At this point, having spent eight years studying cellular biology, Benes decided to become a psychiatrist so she could study schizophrenia. After earning her medical degree from Yale in 1978, Benes began a residency at McLean Hospital, one of the nation’s top-rated psychiatric hospitals. McLean, located in Belmont, Massachusetts, is affiliated with Harvard Medical School. After her residency, Benes stayed at McLean and established the Laboratory for Structural Neuroscience in 1982. Accompanied by several other researchers, Benes began doing postmortem schizophrenia research.

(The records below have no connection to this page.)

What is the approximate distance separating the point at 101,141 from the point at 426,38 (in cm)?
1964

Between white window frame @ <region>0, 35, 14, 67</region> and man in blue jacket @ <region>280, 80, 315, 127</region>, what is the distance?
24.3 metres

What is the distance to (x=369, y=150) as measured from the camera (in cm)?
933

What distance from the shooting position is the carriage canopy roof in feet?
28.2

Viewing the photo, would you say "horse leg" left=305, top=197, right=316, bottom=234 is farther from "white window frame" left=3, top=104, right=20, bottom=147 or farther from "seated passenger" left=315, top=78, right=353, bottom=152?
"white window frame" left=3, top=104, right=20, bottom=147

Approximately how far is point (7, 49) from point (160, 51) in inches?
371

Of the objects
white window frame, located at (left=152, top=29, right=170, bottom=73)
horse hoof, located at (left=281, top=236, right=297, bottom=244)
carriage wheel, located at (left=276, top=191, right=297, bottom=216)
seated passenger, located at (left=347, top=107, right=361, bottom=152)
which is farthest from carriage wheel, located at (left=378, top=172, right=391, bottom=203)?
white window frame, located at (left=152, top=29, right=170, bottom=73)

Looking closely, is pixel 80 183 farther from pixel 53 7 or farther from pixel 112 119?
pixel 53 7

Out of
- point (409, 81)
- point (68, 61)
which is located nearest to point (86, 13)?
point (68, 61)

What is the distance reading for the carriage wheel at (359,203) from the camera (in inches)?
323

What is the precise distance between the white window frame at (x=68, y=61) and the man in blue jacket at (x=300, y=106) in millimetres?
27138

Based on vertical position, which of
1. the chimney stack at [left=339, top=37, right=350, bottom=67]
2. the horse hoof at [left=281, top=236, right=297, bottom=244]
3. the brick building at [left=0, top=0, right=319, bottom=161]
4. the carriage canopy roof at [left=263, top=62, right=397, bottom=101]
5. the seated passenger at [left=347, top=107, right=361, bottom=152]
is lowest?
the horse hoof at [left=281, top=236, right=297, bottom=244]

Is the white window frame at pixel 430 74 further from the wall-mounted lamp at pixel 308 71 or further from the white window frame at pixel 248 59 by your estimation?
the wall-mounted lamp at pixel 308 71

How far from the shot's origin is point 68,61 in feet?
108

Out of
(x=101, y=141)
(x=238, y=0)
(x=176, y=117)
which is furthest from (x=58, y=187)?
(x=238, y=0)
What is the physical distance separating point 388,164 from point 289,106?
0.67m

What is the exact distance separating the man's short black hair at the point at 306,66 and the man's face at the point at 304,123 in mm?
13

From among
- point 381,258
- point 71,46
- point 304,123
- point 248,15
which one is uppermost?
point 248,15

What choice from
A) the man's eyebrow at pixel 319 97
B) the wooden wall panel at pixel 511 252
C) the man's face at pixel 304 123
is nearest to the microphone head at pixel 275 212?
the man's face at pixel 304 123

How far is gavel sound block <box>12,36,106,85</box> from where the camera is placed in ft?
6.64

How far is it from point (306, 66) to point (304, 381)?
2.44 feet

Speaking to Psychology Today, Benes is quoted as ssaying she felt “pure awe” the first time she saw a brain. “I was a graduate student at Creedmore State Hospital when I saw a postmortem brain being carried down the hall. I asked if I could watch them prepare it. All I could think was that about 10 minutes before, the person might have been alive. And now we were holding the organ of the body that in essence made them who they were.”

In 1996, Benes became director of the Brain Bank, succeeding its founder, Edward Bird, who had established it in 1978. The Brain Bank collects about 350 brains a year and annually distributes thousands of individual specimens to researchers around the world. When a brain arrives, one hemisphere is usually preserved in formaldehyde, while the other is dissected into slices and freeze-dried in liquid nitrogen. The specimens are stored in a place staffers have dubbed “the Tupperware room,” where shelves hold plastic containers of brain slices.

Researchers have used brains from the bank to pinpoint the gene that causes the progressive neuro-muscular disorder known as Huntington’s disease. The brains have also been used in research that has led to treatments for Parkinson’s. Aside from collecting brains, the laboratory oversees the National Brain Data Bank. This collection of data—available to the public—consists of thousands of genetic profiles on brains from people with psychiatric and neurological disorders. Scientists who receive tissue samples from the Brain Bank are asked to submit their findings to the data bank.

Besides directing the Brain Bank, Benes has continued her research on schizophrenia and has found evidence to support the idea that subtle wiring defects in the brain play a role in schizophrenia and bipolar disorder. Benes has also discovered that degenerative changes in the brain are not associated with schizophrenia and bipolar disorder, as with Alzheimer’s disease. Her findings are being used by researchers to study new treatments and prevention strategies. In 1997, Benes traveled to Stockholm, Sweden, to present her research at a Nobel Symposium on Schizophrenia held at Karolinska University. Benes’ work attracted so much attention that the National Institute of Mental Health awarded her $4 million over a ten-year period to carry on her research on schizophrenia and manic-depressive disorder. Benes believes breakthroughs are on the horizon—and so do her colleagues.

“With each important discovery, Benes continues to provide new hope to the countless individuals and their families whose lives have been robbed of the basic human qualities that most people take for granted,” her colleague, Bruce Cohen, is quoted as saying in Reintegration Today. “The path to treatment is long and winding; however, with individuals like Francine Benes leading the way, that path is filled with promise.”

Sources

Periodicals

Boston Globe, December 13, 1998, p. 1 (Northwest Weekly); June 13, 2004, p. 34.

Psychology Today, July-August 2004, p. 26.

Reintegration Today, Winter 2005, p. 5.

Online

“Doctor Controls Harvard’s Brain Trust,” CNN.com, http://www.cnn.com/2005/HEALTH/08/30/profile.brain/index.html (October 11, 2007).

“Francine Benes: Brain Collector,” Harvard University Gazette,http://www.hno.harvard.edu/gazette/2002/10.03/05-bigpic.html (October 11, 2007).

“Francine Benes, MD, PHD,” McLean Hospital, http://www.mclean.harvard.edu/about/bios/detail.php?username=fbenes (October 11, 2007).

“How to Get Ahead in Science: The Future of Neu-rology Lies in a Room Full of Tupperware in Belmont,” Boston Phoenix,http://bostonphoenix.com/archive/features/99/04/08/BRAINS.html (October 11, 2007).

Other

Additional information was obtained from a press biography from Dr. Francine Benes.